Not sure about #1 but I agree with you on #2 its a big pain point everyone has had.

The other thing I can think of is no IPv6 support, another big issue most everyone has complained about.
Nolan Herring | nolanwifi.com
TwitterLinkedIn
Kind of a big deal

Re: MX Limitation

As for #1, here is an older thread on the SSL Decryption subject, with responses from Meraki employee. Worth a read.

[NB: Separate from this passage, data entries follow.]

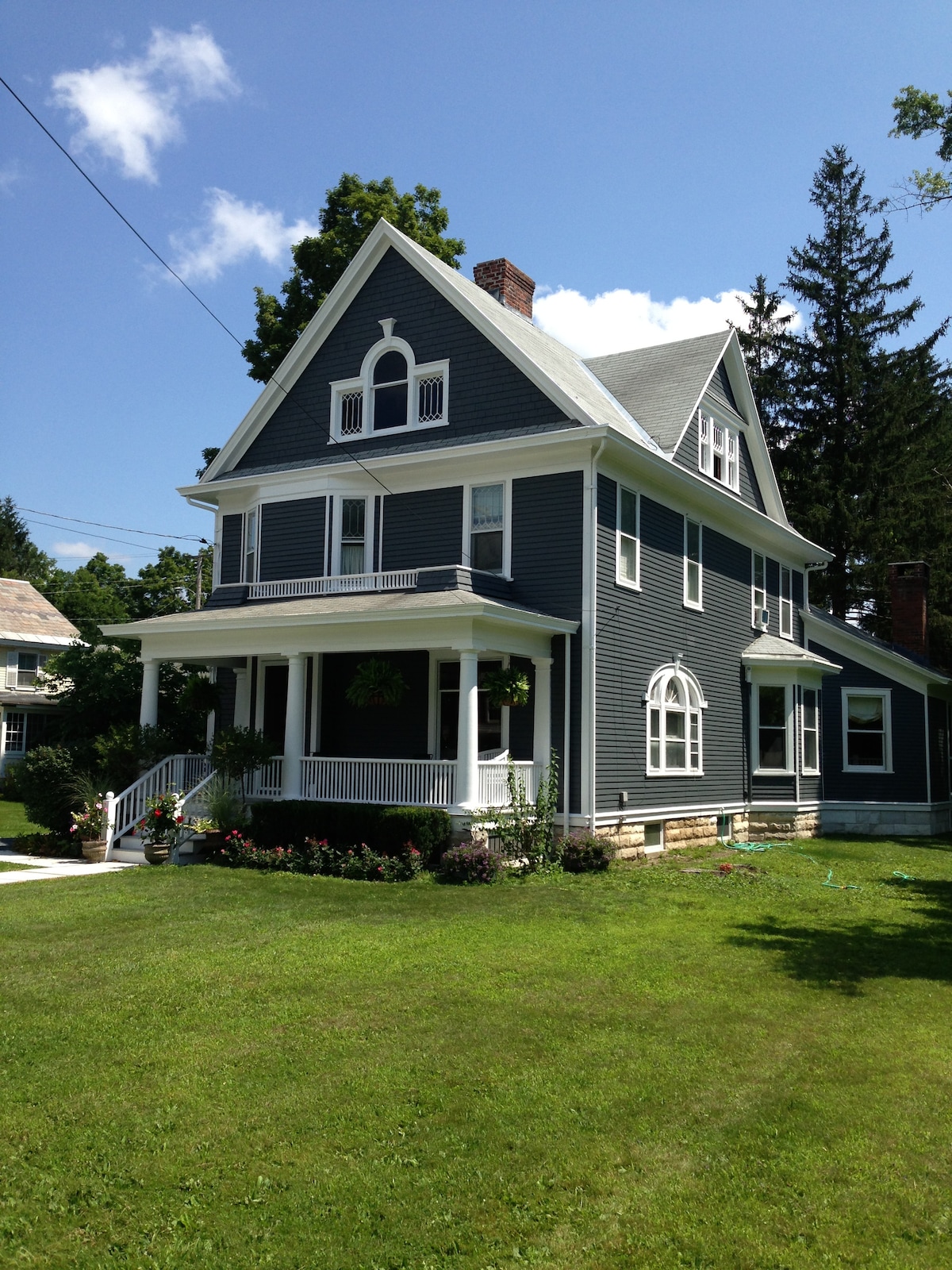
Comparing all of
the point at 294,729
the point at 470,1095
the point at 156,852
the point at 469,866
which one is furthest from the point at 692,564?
the point at 470,1095

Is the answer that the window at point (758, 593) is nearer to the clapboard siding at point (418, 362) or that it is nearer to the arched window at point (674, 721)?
the arched window at point (674, 721)

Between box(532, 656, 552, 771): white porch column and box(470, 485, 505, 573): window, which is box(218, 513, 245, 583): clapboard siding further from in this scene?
box(532, 656, 552, 771): white porch column

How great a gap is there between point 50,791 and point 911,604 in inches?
809

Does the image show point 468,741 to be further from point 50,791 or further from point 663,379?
point 663,379

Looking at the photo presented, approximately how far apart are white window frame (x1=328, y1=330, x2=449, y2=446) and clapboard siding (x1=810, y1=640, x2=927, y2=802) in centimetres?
1189

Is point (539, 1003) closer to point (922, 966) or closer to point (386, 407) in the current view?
point (922, 966)

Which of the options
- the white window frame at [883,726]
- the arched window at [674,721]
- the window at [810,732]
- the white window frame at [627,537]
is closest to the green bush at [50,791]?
the white window frame at [627,537]

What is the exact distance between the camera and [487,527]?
1794cm

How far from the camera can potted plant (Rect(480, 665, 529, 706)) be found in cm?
1603

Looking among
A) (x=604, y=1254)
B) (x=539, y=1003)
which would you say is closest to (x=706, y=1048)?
(x=539, y=1003)

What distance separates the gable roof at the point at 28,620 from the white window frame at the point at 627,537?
28266mm

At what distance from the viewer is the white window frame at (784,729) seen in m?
22.6

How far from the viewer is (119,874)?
570 inches

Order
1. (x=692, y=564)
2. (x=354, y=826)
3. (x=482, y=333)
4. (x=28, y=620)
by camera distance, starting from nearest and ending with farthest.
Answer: (x=354, y=826)
(x=482, y=333)
(x=692, y=564)
(x=28, y=620)
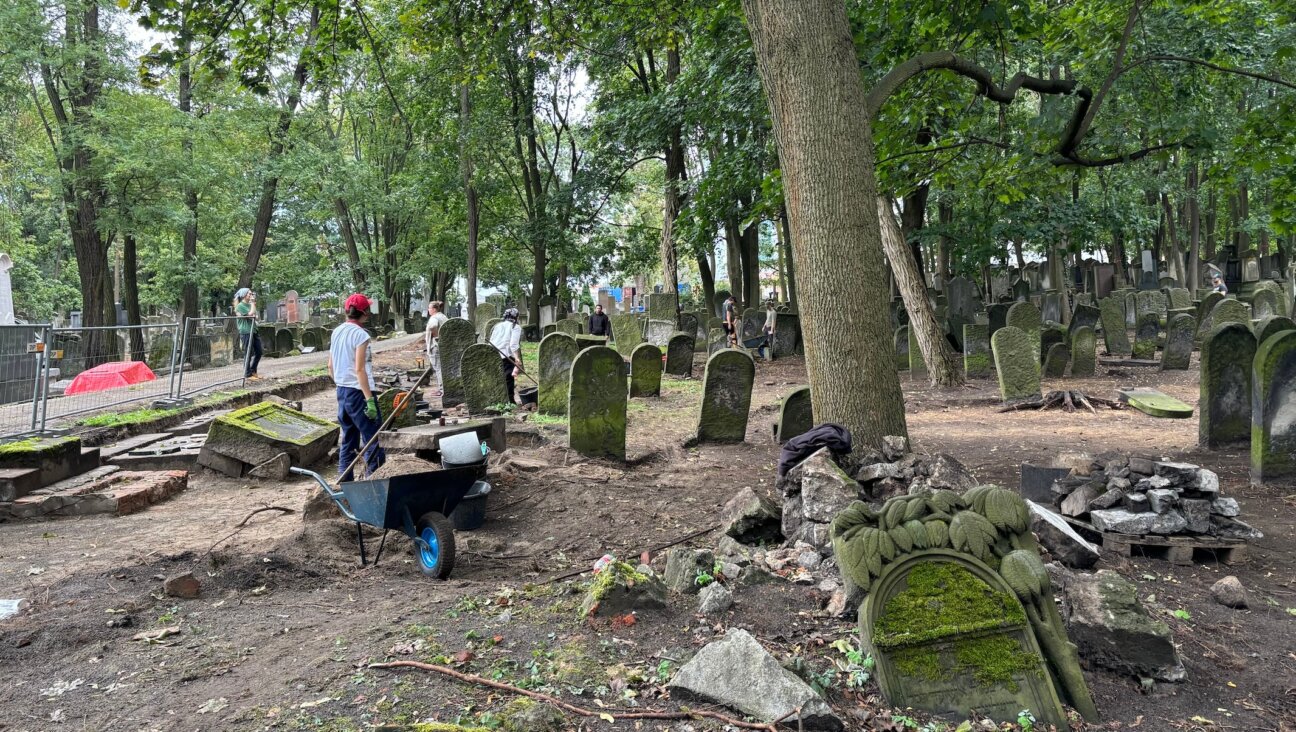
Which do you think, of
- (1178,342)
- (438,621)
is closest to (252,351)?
(438,621)

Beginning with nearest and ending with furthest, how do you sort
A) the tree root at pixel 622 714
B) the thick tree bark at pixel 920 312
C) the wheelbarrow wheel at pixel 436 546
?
the tree root at pixel 622 714 < the wheelbarrow wheel at pixel 436 546 < the thick tree bark at pixel 920 312

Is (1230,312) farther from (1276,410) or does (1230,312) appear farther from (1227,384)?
(1276,410)

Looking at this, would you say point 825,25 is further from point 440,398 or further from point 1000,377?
point 440,398

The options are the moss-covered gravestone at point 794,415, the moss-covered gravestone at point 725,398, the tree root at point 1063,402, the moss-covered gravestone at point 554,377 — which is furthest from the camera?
the moss-covered gravestone at point 554,377

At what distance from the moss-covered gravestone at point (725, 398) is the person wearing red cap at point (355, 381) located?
3.92 meters

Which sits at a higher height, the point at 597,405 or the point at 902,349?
the point at 902,349

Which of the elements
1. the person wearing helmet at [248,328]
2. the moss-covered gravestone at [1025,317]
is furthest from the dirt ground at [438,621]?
the person wearing helmet at [248,328]

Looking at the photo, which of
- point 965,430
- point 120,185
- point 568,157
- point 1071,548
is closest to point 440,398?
point 965,430

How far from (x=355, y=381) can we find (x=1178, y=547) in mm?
6372

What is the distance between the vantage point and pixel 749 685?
2.99m

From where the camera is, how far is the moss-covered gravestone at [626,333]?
61.4 feet

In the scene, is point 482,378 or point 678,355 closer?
point 482,378

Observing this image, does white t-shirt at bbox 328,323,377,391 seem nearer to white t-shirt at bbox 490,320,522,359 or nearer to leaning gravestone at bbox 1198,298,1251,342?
white t-shirt at bbox 490,320,522,359

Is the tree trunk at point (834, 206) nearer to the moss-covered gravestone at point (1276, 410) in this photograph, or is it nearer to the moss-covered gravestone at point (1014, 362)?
the moss-covered gravestone at point (1276, 410)
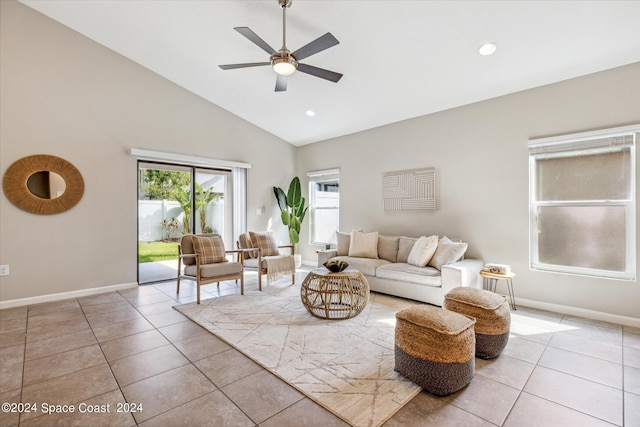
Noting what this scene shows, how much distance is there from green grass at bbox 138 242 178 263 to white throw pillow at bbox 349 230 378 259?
326 centimetres

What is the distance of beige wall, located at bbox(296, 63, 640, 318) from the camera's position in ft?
11.1

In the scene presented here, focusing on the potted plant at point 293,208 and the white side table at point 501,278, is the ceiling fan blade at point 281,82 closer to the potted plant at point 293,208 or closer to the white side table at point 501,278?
the potted plant at point 293,208

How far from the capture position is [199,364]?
250cm

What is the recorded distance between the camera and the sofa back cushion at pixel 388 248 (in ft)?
16.0

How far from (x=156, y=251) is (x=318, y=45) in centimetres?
448

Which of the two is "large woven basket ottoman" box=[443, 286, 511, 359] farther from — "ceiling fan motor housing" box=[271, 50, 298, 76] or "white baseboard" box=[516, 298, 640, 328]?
"ceiling fan motor housing" box=[271, 50, 298, 76]

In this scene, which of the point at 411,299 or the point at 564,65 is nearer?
the point at 564,65

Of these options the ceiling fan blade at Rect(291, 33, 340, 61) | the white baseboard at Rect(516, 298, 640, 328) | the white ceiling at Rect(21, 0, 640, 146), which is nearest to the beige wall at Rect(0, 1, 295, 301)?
the white ceiling at Rect(21, 0, 640, 146)

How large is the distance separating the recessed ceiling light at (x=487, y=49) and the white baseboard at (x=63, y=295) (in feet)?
19.4

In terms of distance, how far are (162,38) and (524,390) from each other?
556cm

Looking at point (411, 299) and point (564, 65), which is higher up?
point (564, 65)

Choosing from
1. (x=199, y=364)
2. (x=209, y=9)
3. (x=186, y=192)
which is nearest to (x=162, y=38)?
(x=209, y=9)

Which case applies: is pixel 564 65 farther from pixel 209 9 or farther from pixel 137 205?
pixel 137 205

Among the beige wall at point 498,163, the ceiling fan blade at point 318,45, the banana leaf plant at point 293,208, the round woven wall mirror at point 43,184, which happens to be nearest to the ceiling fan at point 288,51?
the ceiling fan blade at point 318,45
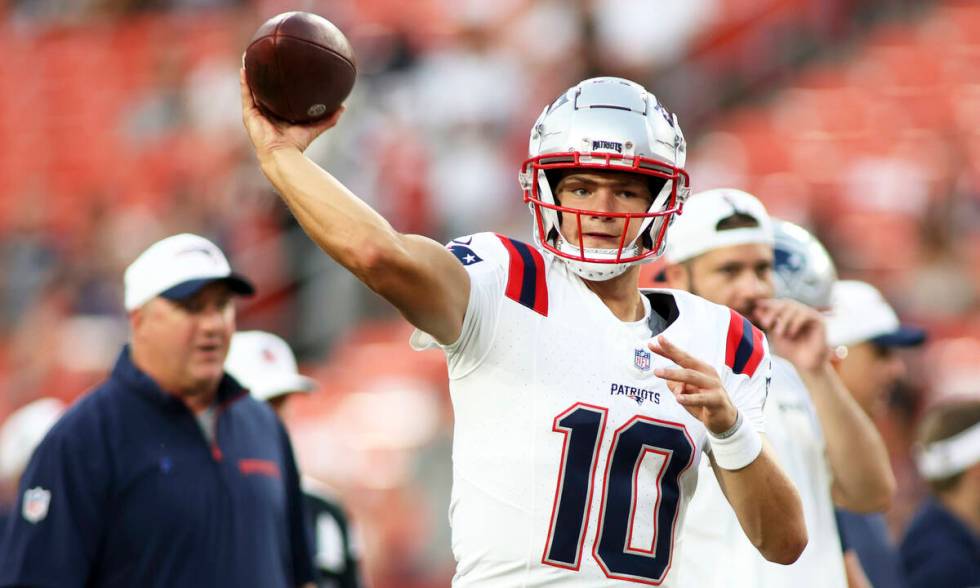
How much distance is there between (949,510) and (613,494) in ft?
9.21

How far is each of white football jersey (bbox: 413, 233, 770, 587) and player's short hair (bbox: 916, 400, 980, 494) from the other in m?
2.67

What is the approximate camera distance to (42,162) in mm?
14211

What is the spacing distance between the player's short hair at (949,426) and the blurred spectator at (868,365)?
0.45m

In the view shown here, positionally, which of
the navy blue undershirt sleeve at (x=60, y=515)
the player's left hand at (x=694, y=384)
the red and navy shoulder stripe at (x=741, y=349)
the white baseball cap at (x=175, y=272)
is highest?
the white baseball cap at (x=175, y=272)

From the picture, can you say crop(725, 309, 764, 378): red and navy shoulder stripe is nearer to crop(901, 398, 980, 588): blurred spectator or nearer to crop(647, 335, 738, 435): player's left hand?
crop(647, 335, 738, 435): player's left hand

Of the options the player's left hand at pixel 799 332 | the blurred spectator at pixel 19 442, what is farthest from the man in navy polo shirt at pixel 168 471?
the blurred spectator at pixel 19 442

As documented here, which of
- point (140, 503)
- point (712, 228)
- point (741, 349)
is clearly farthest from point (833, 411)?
point (140, 503)

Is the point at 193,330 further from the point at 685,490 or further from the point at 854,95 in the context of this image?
the point at 854,95

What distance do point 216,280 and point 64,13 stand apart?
11.2m

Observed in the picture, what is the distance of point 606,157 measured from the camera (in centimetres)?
305

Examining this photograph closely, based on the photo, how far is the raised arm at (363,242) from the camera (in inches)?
106

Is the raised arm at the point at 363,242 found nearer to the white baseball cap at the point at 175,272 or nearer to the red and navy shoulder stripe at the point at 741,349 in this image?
the red and navy shoulder stripe at the point at 741,349

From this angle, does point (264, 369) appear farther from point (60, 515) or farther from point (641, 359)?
point (641, 359)

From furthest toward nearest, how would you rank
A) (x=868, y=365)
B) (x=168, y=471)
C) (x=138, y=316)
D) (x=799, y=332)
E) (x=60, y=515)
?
1. (x=868, y=365)
2. (x=138, y=316)
3. (x=168, y=471)
4. (x=60, y=515)
5. (x=799, y=332)
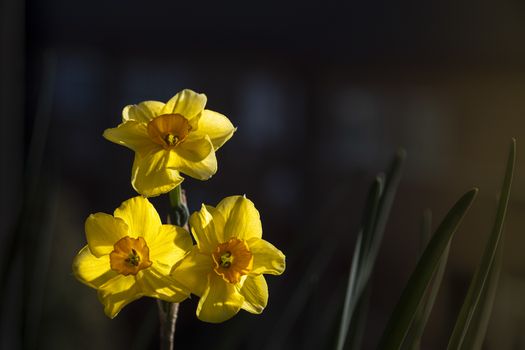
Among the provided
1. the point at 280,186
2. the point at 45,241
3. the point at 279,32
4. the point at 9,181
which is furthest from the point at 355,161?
the point at 45,241

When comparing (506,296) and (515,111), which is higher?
(515,111)

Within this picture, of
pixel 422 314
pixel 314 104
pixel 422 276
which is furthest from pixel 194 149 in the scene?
pixel 314 104

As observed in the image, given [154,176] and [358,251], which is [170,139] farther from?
[358,251]

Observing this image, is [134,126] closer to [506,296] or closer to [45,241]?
[45,241]

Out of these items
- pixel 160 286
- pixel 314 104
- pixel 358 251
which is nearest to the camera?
pixel 160 286

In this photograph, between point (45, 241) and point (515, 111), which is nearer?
point (45, 241)

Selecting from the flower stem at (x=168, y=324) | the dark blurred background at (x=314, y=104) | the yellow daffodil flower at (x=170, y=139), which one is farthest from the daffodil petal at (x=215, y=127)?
the dark blurred background at (x=314, y=104)

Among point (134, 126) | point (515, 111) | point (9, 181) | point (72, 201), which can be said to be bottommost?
point (72, 201)
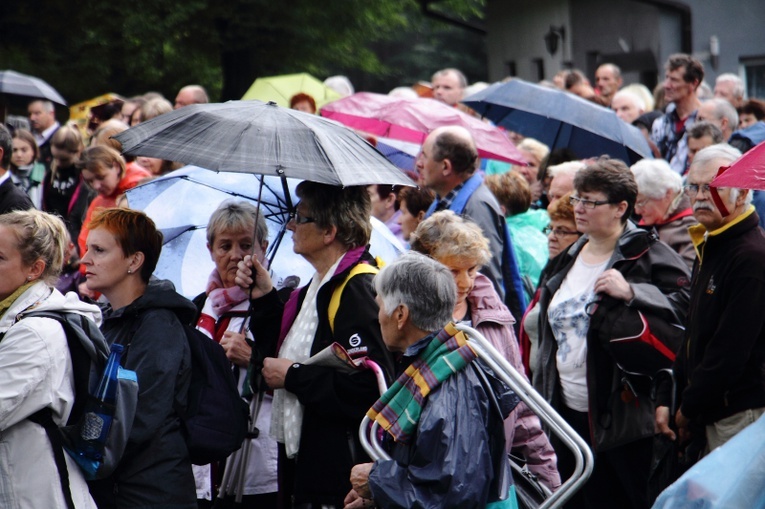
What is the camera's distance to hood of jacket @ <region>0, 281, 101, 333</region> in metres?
4.54

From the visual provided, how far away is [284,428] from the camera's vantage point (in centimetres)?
503

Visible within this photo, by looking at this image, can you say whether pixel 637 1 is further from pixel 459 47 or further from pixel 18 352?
pixel 18 352

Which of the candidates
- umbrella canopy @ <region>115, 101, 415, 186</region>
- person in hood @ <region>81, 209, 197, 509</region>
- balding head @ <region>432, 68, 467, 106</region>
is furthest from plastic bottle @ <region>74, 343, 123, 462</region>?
balding head @ <region>432, 68, 467, 106</region>

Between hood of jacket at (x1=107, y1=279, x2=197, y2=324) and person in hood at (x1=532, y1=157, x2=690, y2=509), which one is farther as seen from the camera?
person in hood at (x1=532, y1=157, x2=690, y2=509)

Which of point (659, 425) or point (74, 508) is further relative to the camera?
point (659, 425)

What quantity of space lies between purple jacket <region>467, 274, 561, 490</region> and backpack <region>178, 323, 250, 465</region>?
114 centimetres

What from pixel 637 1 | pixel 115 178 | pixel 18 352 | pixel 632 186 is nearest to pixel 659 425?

https://community.meraki.com/t5/Security-SD-WAN/Confirmation-on-HTTPS-decryption/td-p/4561
Nolan Herring | nolanwifi.com
TwitterLinkedIn
Conversationalist

Re: MX Limitation

Thanks for the URL, do you know any other limitations?
Kind of a big deal

Re: MX Limitation

Nothing else specific comes to mind. Other than the hardware throughput and VPN connection limits per model which you can view here:

https://meraki.cisco.com/lib/pdf/meraki_datasheet_mx.pdf
Nolan Herring | nolanwifi.com
TwitterLinkedIn
Kind of a big deal

Re: MX Limitation

Limitations often depend on your point of view, and use case. What you consider a limitation (no SSL-decryption) I consider a blessing (MitM'ing your users is wrong. Use endpoint security).

 

Every person here will likely have slightly differing lists. 

Here to help

Re: MX Limitation

Its probably quick to list what they are capable of rather than listing limitations Smiley Happy The only thing I like them for is templating large numbers of branch site routers & access-points and only if the branch sites have internet connections rather than private VPN / MPLS.

 

NAT is major limitation. Basic destination NAT (port forwards), static NAT (1:1) only. No way to choose which IP is used for source NAT for traffic not returning for an existing flow. No way to disable NAT on WAN interfaces and the 15.x beta that permits you to disable NAT on a VLAN basis has other issues.

 

Basic L3 & L4 firewalling works but the interface is horrible. No way to add addresses or address-sets (objects and object groups). The only protocols supported for access-list entries are ICMP, TCP, UDP and "any".

 

No routing protocols limits their use cases in DC's. Warm spare with VRRP on internal interfaces is the only redundancy method. Avoid installing in active/active DC environments.

 

Non-Meraki VPN tunnels have problems as there is no way to customise the list of subnets used for the security associations on a tunnel by tunnel basis. Non-meraki tunnels need to be done on a separate device.

 

QoS is very limited. You'll probably have to do QoS policies on other devices around the firewall if you have complicated policies to replicate.

 

No visibility into what is happening on the firewall in regards to active flows, flow timeouts etc. Very limited troubleshooting methods for interrogating the firewall itself.

 

Multicast, IPv6, real client VPN, SSL inspection are missing. MX firewalls are useful for basic SMB and simple branch installs with VPN concentrators in the DC but once you add up all the costs including putting in a real firewall and optionally web-proxies for SSL decrypt the costs start increasing way past the benefits given.

Conversationalist

Re: MX Limitation

Thanks for the clear explanation and all the information. Well said!!!
Kind of a big deal

Re: MX Limitation

>3- No BGP supported

 

This is available in beta.  You have to ask support to turn it on for you.  Although it is in beta, it is very good, and much better than using OSPF below.

https://documentation.meraki.com/MX/Networks_and_Routing/BGP

 

4- No OSPF on MX appliances

OSPF is limited.  It can only advertise remote AutoVPN subnets, and doesn't listen to routes.